▼
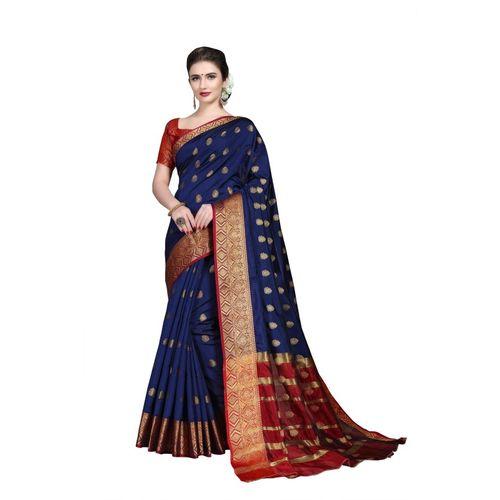 Rola Trendz Self Design, Embroidered, Woven, Embellished Kanjivaram Silk Blend, Jacquard, Art Silk, Cotton Silk Saree(Dark Blue)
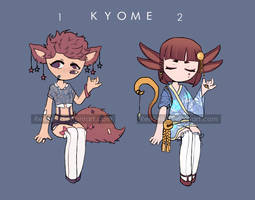 Kyome adopt OPEN (1/2) by ReeSell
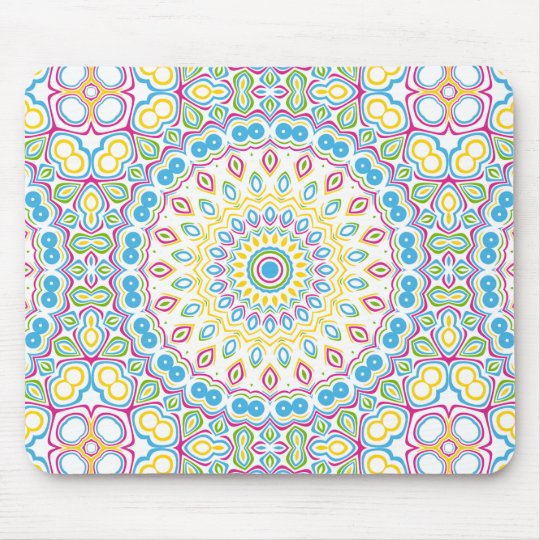 Colourful Spring Mandala Medallion Mouse Mat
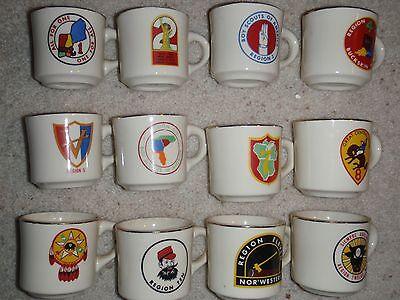 Boy Scout Mug 12 Old Regions Set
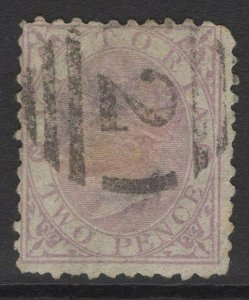 VICTORIA SG170a 1873 2d MAUVE WORN PLATE USED
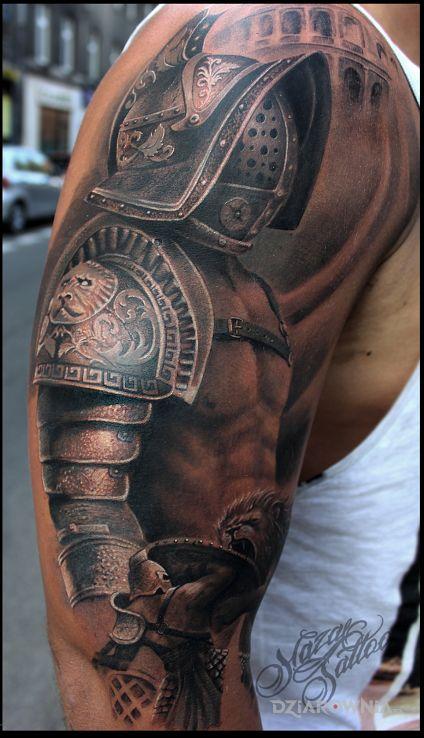 Tatuaż gladiator - postacie
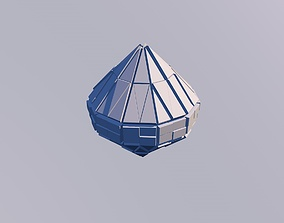 3D model Sci Fi Object No 24 - Pyramid Sphere Torus 2019 1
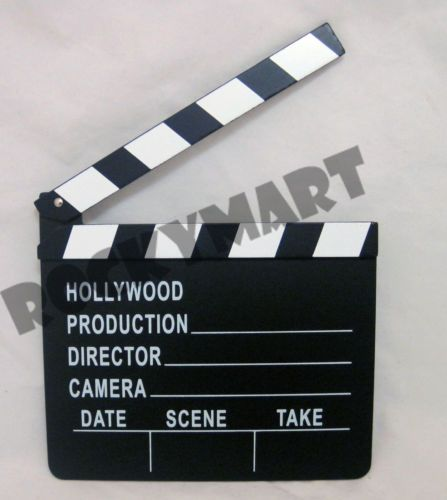 Movie Clapboard Clapper Prop Hollywood Production Director Camera Scene | eBay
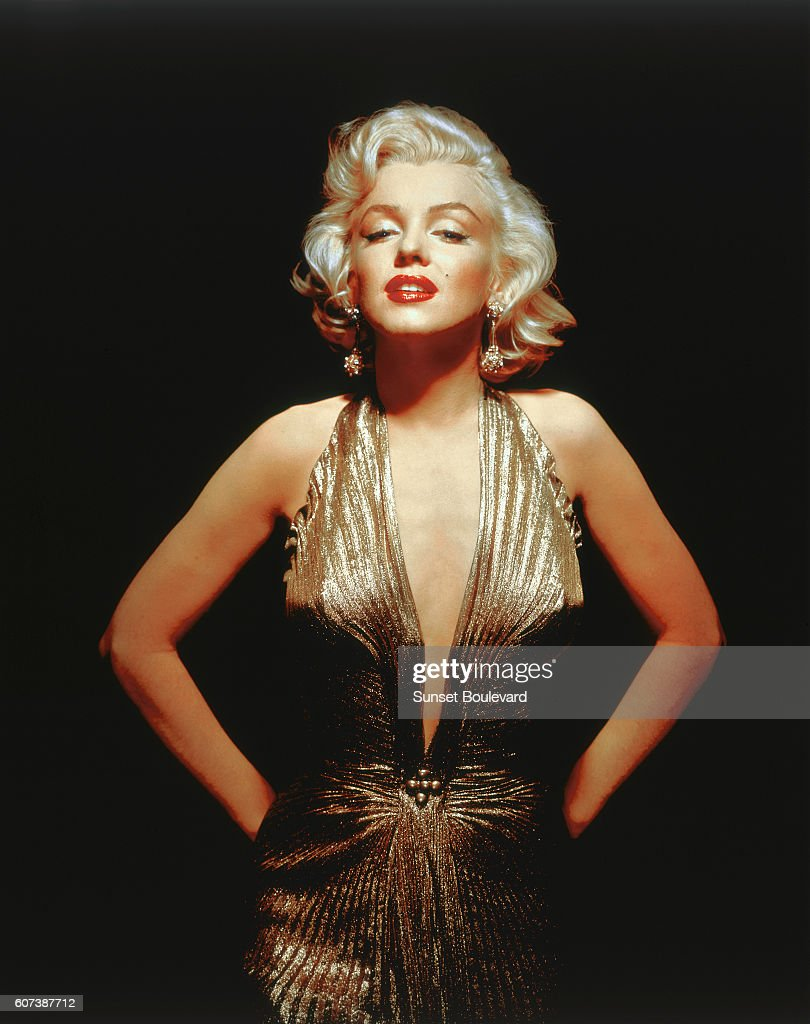 Amerikan Sex american actress, singer, model and sex symbol marilyn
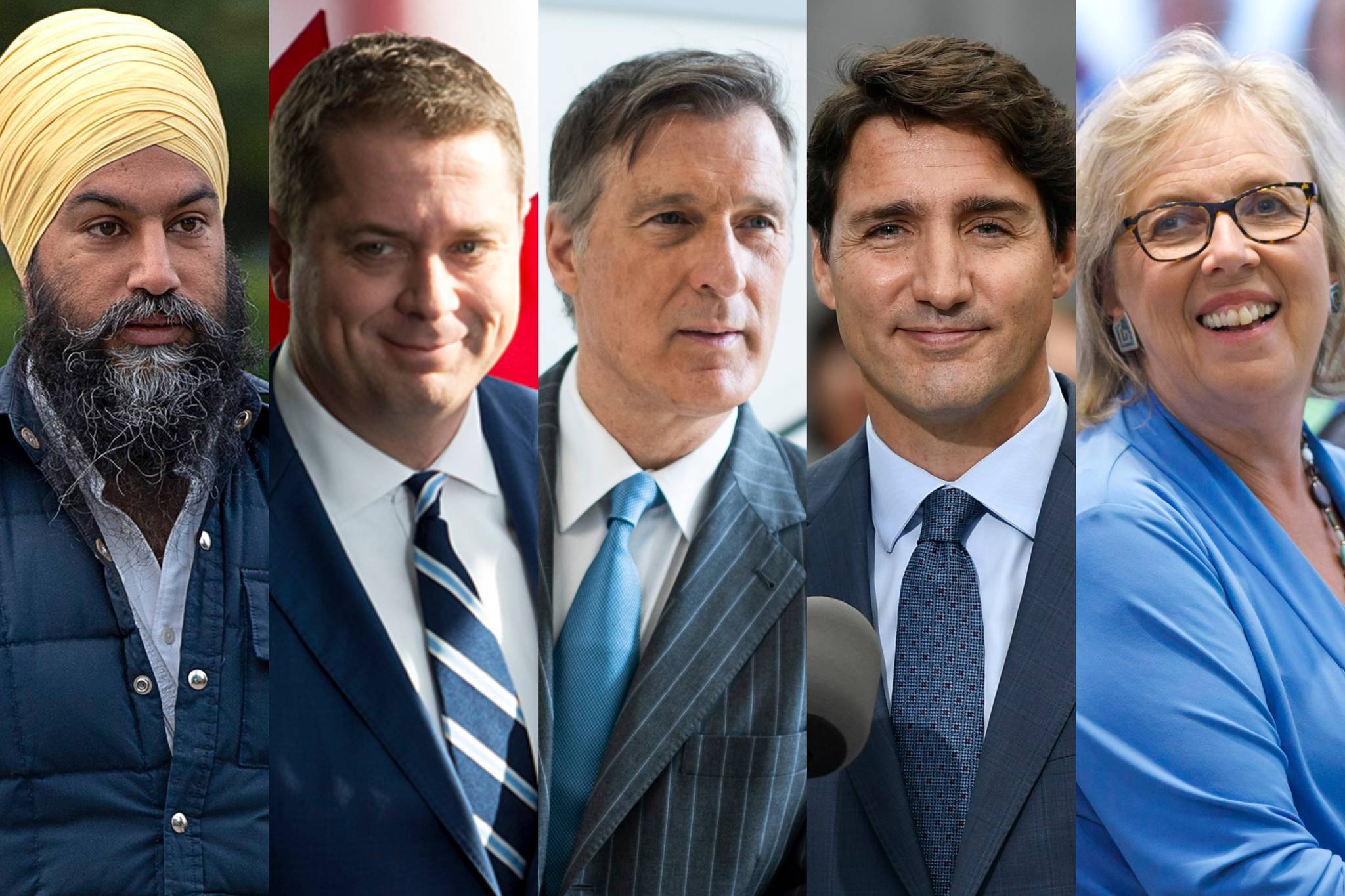 All five party leaders running outside of Quebec in the upcoming 2019 federal election. (The Canadian Press photos)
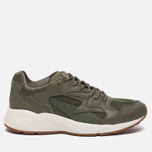 Мужские кроссовки Puma x Trapstar Prevail Burnt Olive фото- 0
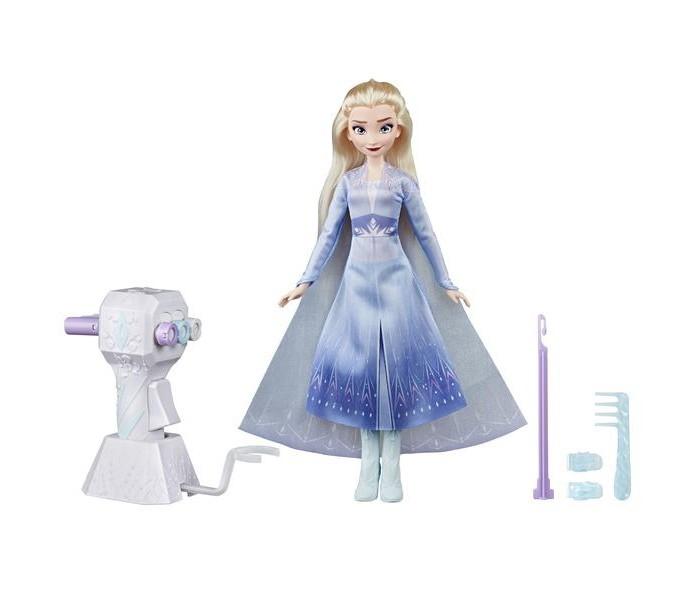 Купить Куклы и одежда для кукол, Disney Princess Кукла Холодное сердце 2 Магия причесок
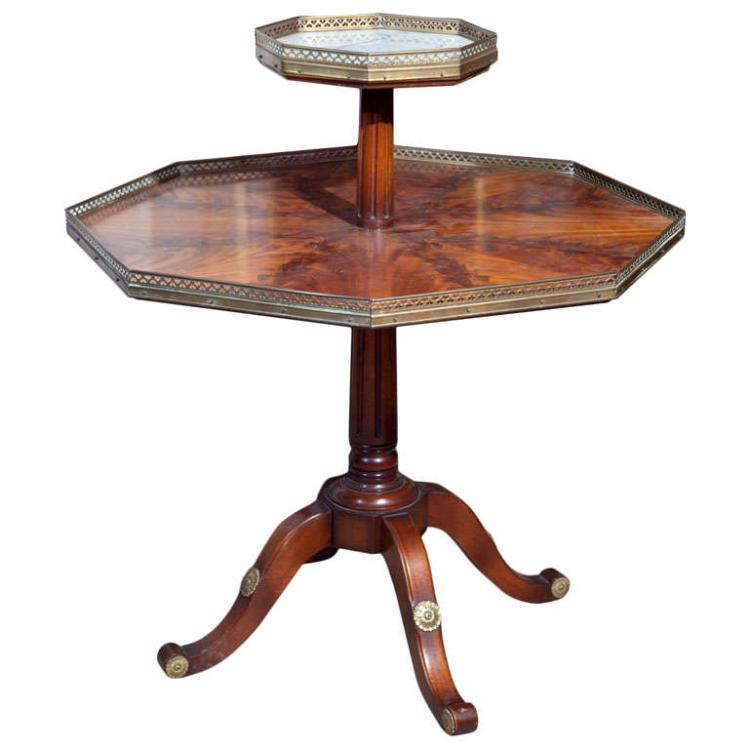 Jansen Mahogany Octagonal Two Tier Table
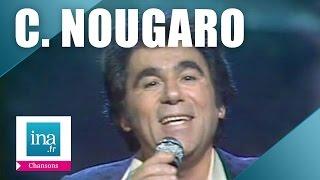 INA | Claude Nougaro, le best of (+ de 2h de tubes)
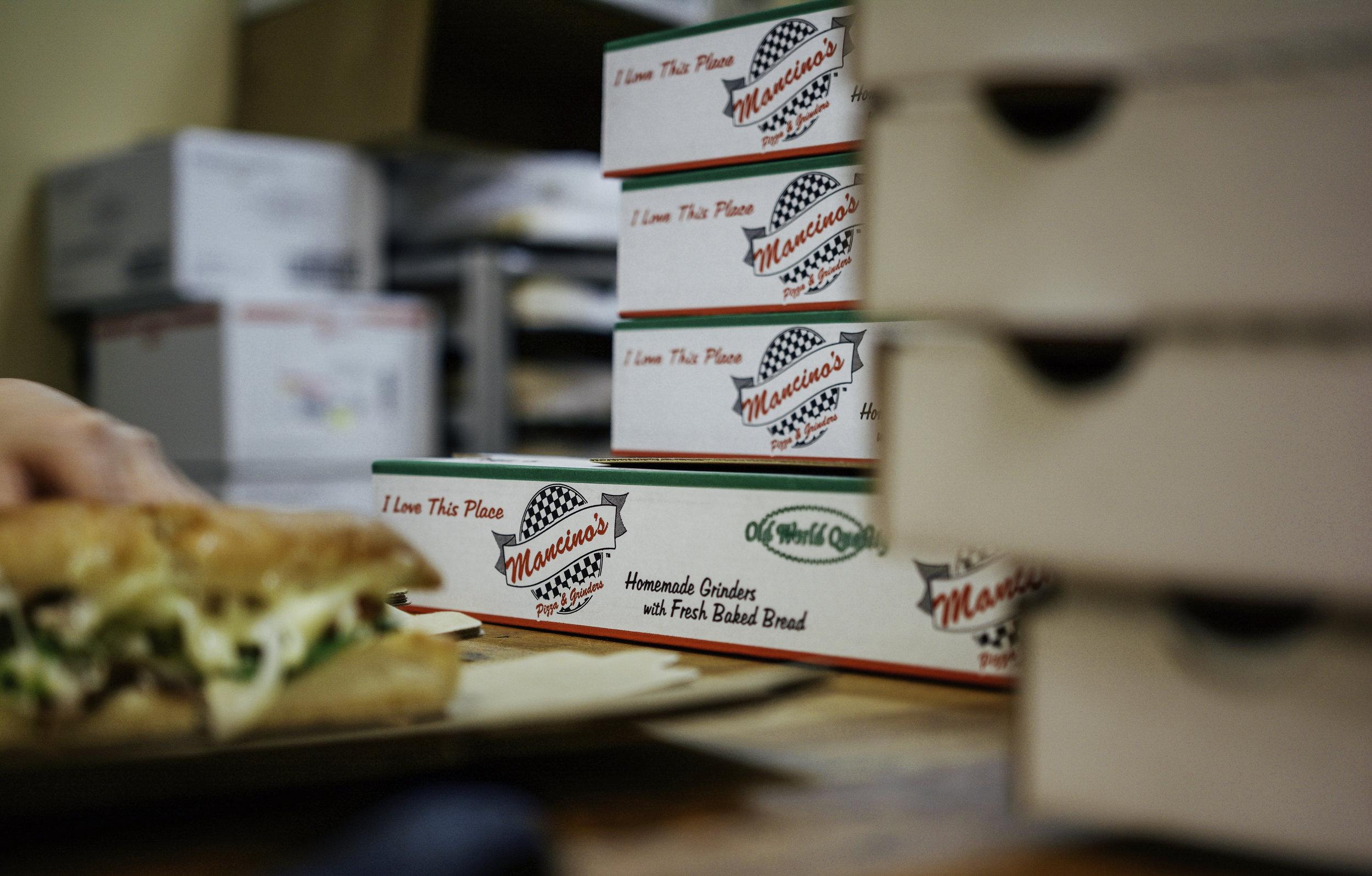 Mancino's Pizza & Grinders-19.jpg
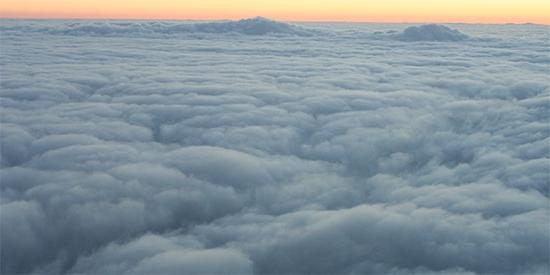 Типи та види шаруватих хмар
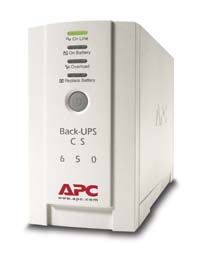 APC Back-UPS CS 650VA/400W (BK650-AS)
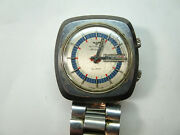 Wittnauer Alarm Ad13a High Beat Automatic Original Band Watch Runs For Restore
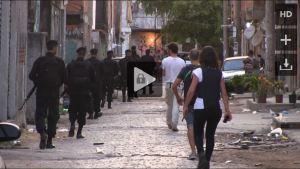 En tierra hostil - Brasil
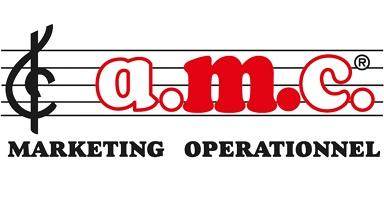amc Marketing Opérationnel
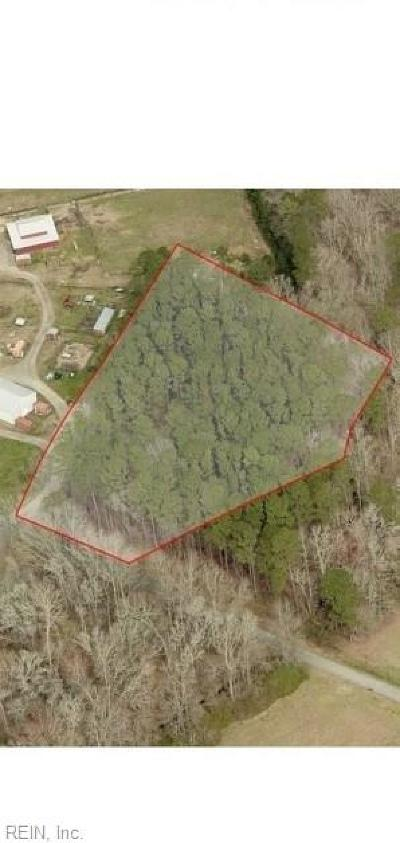 Land/Farm For Sale: 3+ Ac New Land Rd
▲
* _WORK ITEM_
Would you restate word for word each line from the one that holds "Купить Куклы и" to the end of the material, both ends included, without the pictures?

* _ANSWER TO THIS TASK_
 Купить Куклы и одежда для кукол, Disney Princess Кукла Холодное сердце 2 Магия причесок
 Jansen Mahogany Octagonal Two Tier Table
 INA | Claude Nougaro, le best of (+ de 2h de tubes)
 Mancino's Pizza & Grinders-19.jpg
 Типи та види шаруватих хмар
 APC Back-UPS CS 650VA/400W (BK650-AS)
 Wittnauer Alarm Ad13a High Beat Automatic Original Band Watch Runs For Restore
 En tierra hostil - Brasil
amc Marketing Opérationnel
 Land/Farm For Sale: 3+ Ac New Land Rd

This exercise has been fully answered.